When Dykes returned, he told the Journal-World that the university attorney, Charles Oldfather, had advised him the campus was a public place and access couldn't be refused.
At the same time Lawrence was abuzz with talk about Lovelace and X-rated movies, former pro football player Bill Glass, who had become a traveling evangelist, arrived in town for a weeklong crusade at Allen Fieldhouse.
Glass also wanted to speak in some of the city's school classrooms. That request was ultimately denied after some residents protested.
Who's the teacher?
Glass tried to stir the Lovelace controversy. He issued an invitation through the media for Lovelace to attend the crusade and "be helped."
Lovelace responded in an interview with the Journal-World.
"Maybe he should come here," she said. "I could teach him something."
Lovelace's parade was filmed on Jayhawk Boulevard. More than 200 students and others participated in the campus filming, which also included scenes at Potter Lake.
Also getting into the act were some players from KU's men's basketball team.
Former player Donnie Von Moore recalled that he and other players happened to be in sweatsuits running on campus when some players, he couldn't remember which ones, decided to join the Lovelace parade.

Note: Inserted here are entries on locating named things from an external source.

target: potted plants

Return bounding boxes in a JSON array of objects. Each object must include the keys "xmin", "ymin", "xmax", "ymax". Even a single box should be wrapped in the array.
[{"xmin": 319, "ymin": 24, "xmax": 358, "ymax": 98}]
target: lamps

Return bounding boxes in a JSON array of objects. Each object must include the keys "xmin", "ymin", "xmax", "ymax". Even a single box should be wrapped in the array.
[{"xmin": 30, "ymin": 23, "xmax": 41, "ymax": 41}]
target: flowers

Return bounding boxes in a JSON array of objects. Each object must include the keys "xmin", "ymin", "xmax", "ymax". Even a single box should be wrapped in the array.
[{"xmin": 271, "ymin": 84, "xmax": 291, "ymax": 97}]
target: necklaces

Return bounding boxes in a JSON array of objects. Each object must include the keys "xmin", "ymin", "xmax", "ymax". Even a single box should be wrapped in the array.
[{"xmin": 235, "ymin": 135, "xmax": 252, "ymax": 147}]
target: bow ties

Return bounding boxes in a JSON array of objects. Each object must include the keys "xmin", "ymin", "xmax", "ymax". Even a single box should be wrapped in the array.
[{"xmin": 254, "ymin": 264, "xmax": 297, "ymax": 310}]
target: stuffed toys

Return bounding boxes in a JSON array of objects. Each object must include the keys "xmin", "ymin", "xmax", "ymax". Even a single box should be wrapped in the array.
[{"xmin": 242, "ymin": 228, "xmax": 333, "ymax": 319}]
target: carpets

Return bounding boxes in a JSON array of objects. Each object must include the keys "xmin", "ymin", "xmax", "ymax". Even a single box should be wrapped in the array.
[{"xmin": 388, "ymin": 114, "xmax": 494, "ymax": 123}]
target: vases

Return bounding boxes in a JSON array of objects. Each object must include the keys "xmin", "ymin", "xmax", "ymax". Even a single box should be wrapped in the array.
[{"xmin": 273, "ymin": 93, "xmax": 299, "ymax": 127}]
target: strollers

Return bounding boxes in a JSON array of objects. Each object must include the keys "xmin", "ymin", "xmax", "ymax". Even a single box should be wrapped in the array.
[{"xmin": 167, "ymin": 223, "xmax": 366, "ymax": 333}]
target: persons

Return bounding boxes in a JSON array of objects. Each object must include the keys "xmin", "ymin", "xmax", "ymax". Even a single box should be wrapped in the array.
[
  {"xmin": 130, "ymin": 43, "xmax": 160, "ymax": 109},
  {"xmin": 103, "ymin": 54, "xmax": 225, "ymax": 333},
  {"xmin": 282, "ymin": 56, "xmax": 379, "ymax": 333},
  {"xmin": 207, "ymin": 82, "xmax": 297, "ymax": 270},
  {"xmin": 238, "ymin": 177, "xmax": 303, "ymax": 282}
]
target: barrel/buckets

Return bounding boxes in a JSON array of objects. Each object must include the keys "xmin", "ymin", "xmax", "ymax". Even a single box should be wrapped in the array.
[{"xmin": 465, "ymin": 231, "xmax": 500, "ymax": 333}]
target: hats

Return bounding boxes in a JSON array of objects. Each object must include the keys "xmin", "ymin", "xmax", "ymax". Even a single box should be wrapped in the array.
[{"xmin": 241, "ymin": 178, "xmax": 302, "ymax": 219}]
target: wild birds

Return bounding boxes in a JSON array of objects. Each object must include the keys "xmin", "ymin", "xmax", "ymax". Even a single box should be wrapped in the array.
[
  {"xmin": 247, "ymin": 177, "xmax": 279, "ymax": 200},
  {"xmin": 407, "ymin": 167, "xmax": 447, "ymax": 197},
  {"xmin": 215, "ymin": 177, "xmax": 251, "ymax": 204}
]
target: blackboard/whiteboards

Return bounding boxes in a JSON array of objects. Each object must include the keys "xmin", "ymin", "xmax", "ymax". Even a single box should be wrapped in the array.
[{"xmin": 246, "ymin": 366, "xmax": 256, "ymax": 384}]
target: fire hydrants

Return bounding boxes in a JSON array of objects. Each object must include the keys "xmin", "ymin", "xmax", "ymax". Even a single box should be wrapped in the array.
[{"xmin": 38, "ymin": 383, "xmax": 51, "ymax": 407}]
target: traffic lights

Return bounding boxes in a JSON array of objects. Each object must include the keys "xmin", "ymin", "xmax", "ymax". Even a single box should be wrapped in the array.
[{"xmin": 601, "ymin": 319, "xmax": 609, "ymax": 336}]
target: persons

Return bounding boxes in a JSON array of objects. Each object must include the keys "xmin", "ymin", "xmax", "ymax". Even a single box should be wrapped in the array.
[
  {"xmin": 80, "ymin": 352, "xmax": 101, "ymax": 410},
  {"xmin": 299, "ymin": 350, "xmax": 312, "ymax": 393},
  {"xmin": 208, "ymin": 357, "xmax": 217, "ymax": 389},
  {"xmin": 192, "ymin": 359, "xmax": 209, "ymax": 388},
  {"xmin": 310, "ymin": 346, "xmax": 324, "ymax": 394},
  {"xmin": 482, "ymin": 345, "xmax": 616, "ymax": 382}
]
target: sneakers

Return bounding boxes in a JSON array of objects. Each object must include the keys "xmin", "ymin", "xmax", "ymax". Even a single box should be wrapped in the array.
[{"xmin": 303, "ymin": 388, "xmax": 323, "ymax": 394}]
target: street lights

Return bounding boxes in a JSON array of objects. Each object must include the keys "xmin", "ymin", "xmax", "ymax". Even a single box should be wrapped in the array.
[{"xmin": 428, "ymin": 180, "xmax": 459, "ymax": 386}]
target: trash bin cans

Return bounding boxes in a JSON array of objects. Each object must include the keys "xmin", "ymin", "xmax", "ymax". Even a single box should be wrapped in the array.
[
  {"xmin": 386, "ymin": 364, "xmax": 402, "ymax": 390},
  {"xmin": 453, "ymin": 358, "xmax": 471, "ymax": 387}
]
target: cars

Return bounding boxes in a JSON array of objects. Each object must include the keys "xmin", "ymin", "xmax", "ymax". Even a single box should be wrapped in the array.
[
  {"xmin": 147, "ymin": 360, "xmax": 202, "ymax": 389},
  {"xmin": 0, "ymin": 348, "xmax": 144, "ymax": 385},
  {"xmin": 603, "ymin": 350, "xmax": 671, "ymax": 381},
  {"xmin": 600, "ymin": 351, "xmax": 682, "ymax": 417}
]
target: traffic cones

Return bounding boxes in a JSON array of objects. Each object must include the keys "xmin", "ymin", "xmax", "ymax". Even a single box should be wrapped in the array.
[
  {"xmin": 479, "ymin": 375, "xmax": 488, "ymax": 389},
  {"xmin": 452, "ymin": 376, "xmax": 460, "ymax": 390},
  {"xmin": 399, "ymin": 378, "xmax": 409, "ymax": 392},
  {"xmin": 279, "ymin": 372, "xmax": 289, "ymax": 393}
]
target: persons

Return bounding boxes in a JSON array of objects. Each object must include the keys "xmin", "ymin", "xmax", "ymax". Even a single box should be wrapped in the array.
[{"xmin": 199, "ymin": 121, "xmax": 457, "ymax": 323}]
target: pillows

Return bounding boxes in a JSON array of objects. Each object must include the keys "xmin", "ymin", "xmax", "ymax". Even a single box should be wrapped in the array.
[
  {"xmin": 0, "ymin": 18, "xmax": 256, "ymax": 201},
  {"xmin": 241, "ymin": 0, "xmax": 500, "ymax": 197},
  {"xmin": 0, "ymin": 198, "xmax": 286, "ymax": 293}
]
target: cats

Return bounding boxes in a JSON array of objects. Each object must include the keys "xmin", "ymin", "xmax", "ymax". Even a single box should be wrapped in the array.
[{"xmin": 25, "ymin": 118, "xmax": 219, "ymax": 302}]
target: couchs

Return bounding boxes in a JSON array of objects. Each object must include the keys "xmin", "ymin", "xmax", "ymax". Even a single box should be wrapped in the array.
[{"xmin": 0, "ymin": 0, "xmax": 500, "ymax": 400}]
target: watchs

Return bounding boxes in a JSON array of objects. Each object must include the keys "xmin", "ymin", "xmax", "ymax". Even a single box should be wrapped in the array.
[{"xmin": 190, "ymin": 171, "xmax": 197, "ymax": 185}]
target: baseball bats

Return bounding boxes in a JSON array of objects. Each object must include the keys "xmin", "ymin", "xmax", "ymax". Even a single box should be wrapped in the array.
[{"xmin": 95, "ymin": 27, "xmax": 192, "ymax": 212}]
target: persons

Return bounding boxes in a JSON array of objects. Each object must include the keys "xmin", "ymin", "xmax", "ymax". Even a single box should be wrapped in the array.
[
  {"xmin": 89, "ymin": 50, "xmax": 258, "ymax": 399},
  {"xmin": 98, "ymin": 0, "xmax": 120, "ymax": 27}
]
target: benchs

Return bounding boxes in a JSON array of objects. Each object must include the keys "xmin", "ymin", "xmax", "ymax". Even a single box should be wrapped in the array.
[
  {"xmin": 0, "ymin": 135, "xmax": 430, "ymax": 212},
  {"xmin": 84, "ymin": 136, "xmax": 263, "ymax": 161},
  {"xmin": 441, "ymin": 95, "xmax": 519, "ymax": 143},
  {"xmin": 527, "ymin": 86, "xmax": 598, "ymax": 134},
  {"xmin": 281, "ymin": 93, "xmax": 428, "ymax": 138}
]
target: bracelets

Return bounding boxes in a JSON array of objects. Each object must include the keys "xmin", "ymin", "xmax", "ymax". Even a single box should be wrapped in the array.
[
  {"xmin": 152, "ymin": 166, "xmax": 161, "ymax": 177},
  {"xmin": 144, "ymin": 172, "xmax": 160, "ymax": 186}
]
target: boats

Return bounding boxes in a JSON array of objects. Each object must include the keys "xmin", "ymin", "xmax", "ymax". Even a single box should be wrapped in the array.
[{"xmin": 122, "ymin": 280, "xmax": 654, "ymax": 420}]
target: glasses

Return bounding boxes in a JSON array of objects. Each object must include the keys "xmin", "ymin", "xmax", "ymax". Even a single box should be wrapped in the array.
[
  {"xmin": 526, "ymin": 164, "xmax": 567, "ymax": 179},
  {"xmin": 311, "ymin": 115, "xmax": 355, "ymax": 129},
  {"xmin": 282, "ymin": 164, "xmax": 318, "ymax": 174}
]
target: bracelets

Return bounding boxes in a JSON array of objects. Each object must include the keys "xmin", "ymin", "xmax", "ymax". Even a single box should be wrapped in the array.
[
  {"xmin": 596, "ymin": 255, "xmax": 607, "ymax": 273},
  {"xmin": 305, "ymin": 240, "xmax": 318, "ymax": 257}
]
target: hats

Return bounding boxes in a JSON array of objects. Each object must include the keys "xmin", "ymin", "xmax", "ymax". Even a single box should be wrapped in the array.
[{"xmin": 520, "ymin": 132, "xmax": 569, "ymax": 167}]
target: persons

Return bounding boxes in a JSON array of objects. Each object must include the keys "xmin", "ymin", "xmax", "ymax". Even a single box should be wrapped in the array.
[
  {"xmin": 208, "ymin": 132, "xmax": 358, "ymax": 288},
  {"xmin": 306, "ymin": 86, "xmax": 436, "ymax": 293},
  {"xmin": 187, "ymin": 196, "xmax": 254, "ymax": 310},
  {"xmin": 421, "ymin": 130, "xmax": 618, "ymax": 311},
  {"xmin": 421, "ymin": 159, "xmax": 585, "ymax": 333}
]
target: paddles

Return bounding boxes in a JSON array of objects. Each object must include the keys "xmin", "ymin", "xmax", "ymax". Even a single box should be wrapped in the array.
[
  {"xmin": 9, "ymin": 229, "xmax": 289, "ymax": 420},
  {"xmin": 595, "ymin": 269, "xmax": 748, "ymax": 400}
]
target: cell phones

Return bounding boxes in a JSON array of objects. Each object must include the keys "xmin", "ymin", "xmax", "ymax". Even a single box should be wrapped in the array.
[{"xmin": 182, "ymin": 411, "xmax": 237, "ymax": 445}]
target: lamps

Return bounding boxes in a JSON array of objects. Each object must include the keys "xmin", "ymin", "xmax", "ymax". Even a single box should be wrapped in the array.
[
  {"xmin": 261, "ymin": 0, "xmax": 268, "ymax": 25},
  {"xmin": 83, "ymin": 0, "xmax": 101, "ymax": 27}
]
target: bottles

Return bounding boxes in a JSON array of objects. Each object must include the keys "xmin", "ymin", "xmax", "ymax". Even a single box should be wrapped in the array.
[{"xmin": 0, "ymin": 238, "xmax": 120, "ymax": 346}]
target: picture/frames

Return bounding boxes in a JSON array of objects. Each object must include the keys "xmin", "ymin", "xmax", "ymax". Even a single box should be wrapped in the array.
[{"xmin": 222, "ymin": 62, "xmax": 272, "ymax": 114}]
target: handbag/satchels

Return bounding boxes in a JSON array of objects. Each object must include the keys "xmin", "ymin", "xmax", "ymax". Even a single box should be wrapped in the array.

Von Moore, now a substitute kindergarten teacher in Chicago, said he just watched.
"I think everybody was amused by it," Von Moore said.
Lovelace, who died a year ago at age 53 after a car wreck, continued to be better known for "Deep Throat" than any of her other movies. She disappeared from the spotlight in the late 1970s. In the early 1980s she claimed to have become religious and wrote a book, "Ordeal," in which she criticized her past and those in the porn industry.
The movie made in Lawrence, in which Lovelace wins the presidency, was reportedly going to be made in R- and PG-rated versions for the United States with an X-rated version for the European market, filmmakers said at the time. No sex scenes were filmed at KU. The movie can still be purchased on videotape over the Internet.
When asked to recall the Lovelace filmmaking venture, Rose, Tate, Von Moore and Conard all chuckled.
Rose doesn't remember City Hall getting many calls one way or the other about filming downtown.
"I remember it being more of a humorous matter than anything else," Rose said.
Likewise, KU did not come under fire for allowing Lovelace to film scenes on campus, Conard said. Dykes told the Journal-World shortly after the filming that he had received several calls from those who objected to KU allowing the filming, but said he also would have received calls if he had stopped it.
"We caught more flak a few years earlier when (H.) Rap Brown spoke on campus," Conard said, referring to the fiery black activist.
KU received a payment of $3,272 from the filmmakers to cover building and grounds use and security.
The KU basketball players were never criticized for being in the movie nor were they admonished by coach Ted Owens, Von Moore said. He said times were different then.
"Man, people were streakin' back then," Von Moore said, recalling the fad that saw students on college campuses nationwide running naked in public.
Lovelace's visit wasn't as serious an issue as the controversy over Dailey and the issue of academic freedom, Rose said. Nor did it attract much national attention, he said.
"There was no Bill O'Reilly," Rose said, referring to the Fox news network's commentator who several times recently has criticized Dailey and KU.